Task to complete: All of the data below must be reproduced word for word, but without its images.

Given material section start

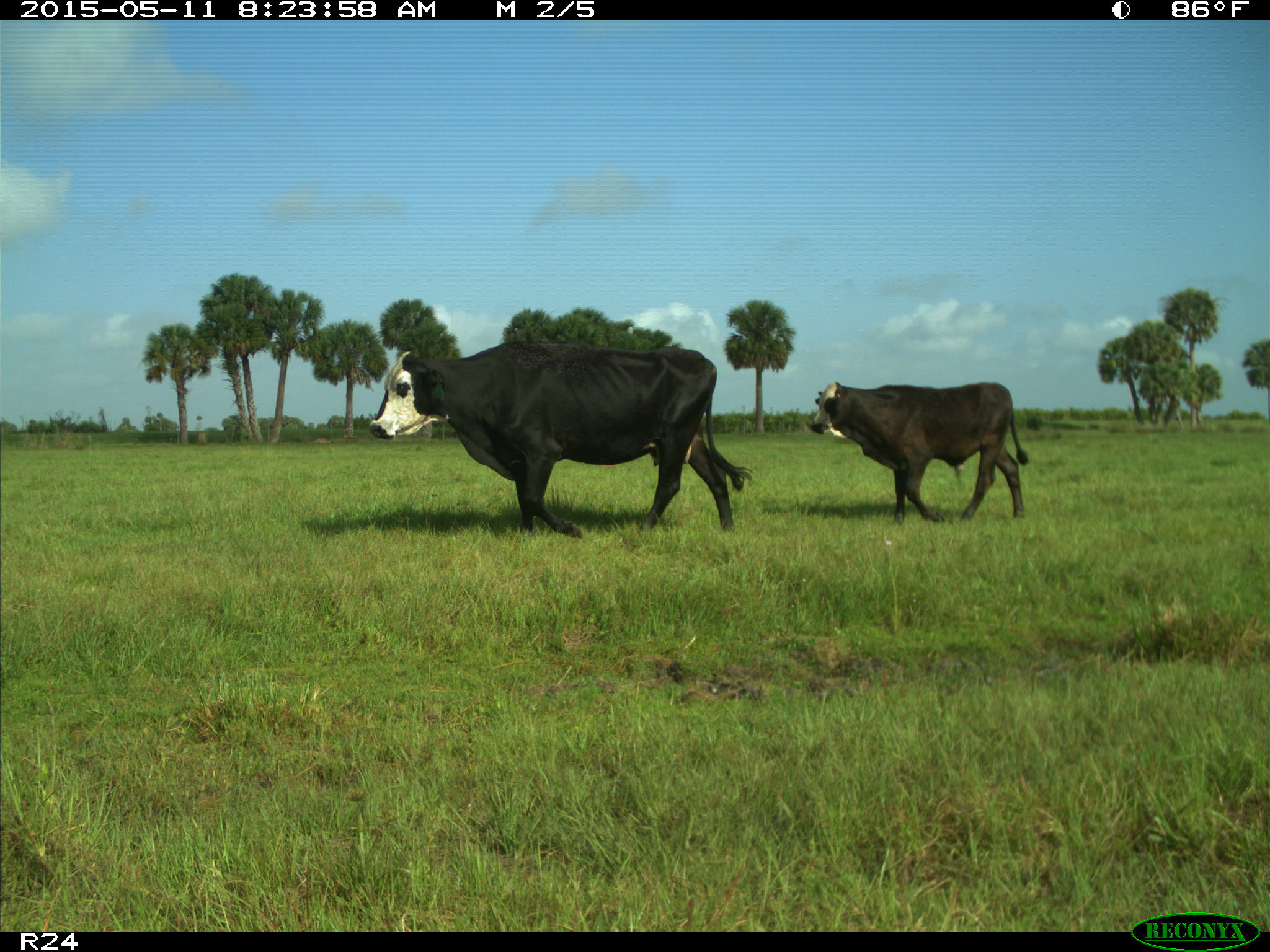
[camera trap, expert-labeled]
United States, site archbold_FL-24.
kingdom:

Given material section end

Solution to this task:
[camera trap, expert-labeled]
United States, site archbold_FL-24.
kingdom:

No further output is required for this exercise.